TASK BRIEF: Return each line below that contains the string "point", copied in full.

PROVIDED DATA:

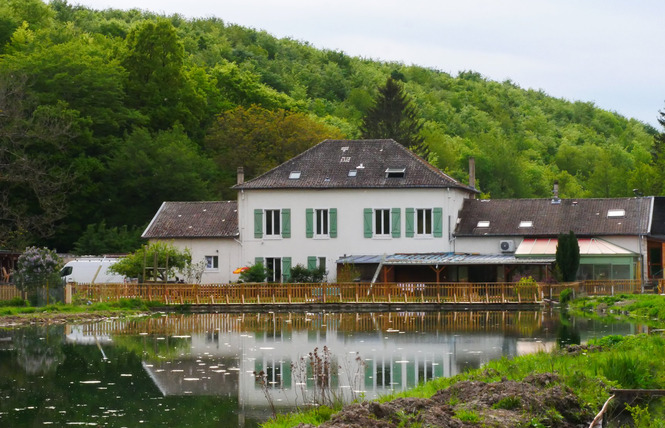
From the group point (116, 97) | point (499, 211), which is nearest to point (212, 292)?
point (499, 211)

* * *

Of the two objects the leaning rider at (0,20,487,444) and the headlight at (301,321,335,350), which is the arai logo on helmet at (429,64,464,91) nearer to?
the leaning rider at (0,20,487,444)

* * *

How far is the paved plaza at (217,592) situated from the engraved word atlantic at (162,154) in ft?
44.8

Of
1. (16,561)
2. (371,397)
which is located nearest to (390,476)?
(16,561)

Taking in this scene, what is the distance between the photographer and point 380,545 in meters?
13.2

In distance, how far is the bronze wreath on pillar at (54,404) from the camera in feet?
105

CORRECT RESULT:
From the group point (116, 97) | point (499, 211), which is nearest to point (212, 292)?
point (499, 211)
Taking in this scene, what is the distance between the photographer and point 380,545 in meters?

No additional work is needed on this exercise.